CHISHOLM — Alida Casey, a fifth-generation pharmacist, has been working extra hours at Casey Drug in an effort to provide community members with rapid COVID-19 antigen tests. Several hours each day, she throws on her coat, walks outside of the storefront on Lake Street and braves the cold to administer tests to patients parked in their vehicles.

“I hope we can help bring our cases down,” Casey told the Mesabi Tribune earlier this week. “People have the opportunity to get tested quickly. This can potentially save lives.”

Established in 1905, the long-standing Casey Drug is now the first known pharmacy on the Iron Range to offer rapid testing to the general public. Hospitals and clinics throughout St. Louis County and Minnesota have been providing tests to at-risk populations including health care workers and older adults. The Bois Forte Band of Chippewa has also been giving rapid testing.

In Chisholm, staff pharmacists and registered nurses will administer the nasal-swab antigen tests to patients ages 6 and older. The pharmacy provides written results in 10 to 15 minutes.

“Antigen tests work best for people experiencing symptoms of COVID-19,” Casey wrote in an email to the Mesabi Tribune on Tuesday. “For those without symptoms but known exposure, testing is most accurate after a full five days from exposure.”

For patients seeking test results for travel or to shorten quarantine time, particularly those at high risk of transmitting COVID-19, such as health care workers, PCR testing may be necessary, she continued. It is advised that patients check with work, daycare or school to determine which type of test is needed.

Casey Drug is also offering rapid testing for COVID-19 antibodies, which are made by the immune system after an infection. Staff will take a blood sample to walk-in patients by a finger prick and provide results within 15 minutes.

About 25 miles eastbound, Jon’s Drug in Eveleth has also been providing patients with rapid testing for antibodies.

Jon Marcaccini, the owner and pharmacist on Grant Avenue, told the Mesabi Tribune that staff performs a finger prick on patients to check blood for antibodies which may mean they had a past infection with the coronavirus that causes COVID-19.

“The test tells you if you still have a to COVID-19,” he said. “It only tells you in that moment in time. You may have had COVID earlier and may not have antibody. It’s a 15-minute stop at the drug store.”

Casey explained that patients could pay for rapid antibodies ($45) and COVID-19 tests ($95). Staff will give them invoices to seek possible reimbursements from insurance companies.

At the start of the pandemic's arrival in Minnesota in March 2020, tests were in short supply and limited. It took one week or more to receive results. The state and St. Louis County have since been able to erect testing sites — temporary and permanent — in various locations across the Range including at the National Guard Armory in Hibbing.

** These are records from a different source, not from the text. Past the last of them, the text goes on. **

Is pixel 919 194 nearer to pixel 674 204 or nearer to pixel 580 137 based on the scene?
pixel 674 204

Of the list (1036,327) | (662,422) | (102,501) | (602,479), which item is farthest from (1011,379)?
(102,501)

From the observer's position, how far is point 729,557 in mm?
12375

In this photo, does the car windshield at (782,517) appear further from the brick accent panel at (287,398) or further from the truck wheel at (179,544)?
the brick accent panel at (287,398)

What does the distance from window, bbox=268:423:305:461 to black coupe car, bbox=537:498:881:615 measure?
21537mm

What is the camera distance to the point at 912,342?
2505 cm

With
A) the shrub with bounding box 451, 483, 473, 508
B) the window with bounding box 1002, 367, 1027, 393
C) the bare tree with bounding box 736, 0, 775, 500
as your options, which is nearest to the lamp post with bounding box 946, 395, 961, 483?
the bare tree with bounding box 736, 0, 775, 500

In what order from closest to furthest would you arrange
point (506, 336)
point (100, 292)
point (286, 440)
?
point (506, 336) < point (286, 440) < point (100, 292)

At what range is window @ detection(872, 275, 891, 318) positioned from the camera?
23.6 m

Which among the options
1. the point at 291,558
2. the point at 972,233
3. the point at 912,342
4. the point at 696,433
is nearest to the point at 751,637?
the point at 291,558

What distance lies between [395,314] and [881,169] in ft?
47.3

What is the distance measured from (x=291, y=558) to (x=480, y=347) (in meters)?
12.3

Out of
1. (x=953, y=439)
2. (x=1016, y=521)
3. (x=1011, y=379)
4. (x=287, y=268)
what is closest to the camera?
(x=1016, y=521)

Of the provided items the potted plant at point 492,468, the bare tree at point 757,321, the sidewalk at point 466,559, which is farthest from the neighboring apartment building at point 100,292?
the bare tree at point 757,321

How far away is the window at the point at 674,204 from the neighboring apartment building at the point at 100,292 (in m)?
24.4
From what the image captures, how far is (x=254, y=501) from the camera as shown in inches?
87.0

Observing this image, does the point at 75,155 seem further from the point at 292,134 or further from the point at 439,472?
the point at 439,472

In Chisholm, Casey estimated that her staff could administer either rapid COVID-19 or antibodies tests to several hundred patients every week.

The creation of new testing sites and rapid testing opportunities comes as the state has been distributing its first rounds of COVID-19 vaccinations. Regional pharmacists say they are in the process of obtaining vaccines. Meanwhile, state and county health officials have maintained their recommendations that people wear masks, social distance and seek testing if they feel ill.

Casey, a 36-year-old mother and wife, said administering the rapid tests has proved “a big undertaking,” but she expressed gratitude for the opportunity to do so in her hometown.

“For me, this is personal. We want to see less cases so we can reopen businesses and schools,” she continued. “I know all of our friends here in town and that’s who we are thinking about.”

“In the continuing battle against COVID-19, testing is recognized as a critical tool in our arsenal. Better access to testing and quicker results help slow spread from person to person,” Casey added in email. “The more quickly positive cases are recognized, the more quickly those people can isolate to avoid transmitting the virus to other people, and the more quickly state health agencies can begin contact tracing.”

Chisholm Mayor told the Mesabi Tribune that he was glad to learn there were rapid testing options in the neighborhood.

“It’s great to be able to get a little quicker feedback,” he said. “When you’re sick, you don’t want to go too far to start with.”

He added, “We’re trying to get a handle on this COVID, so everything helps.”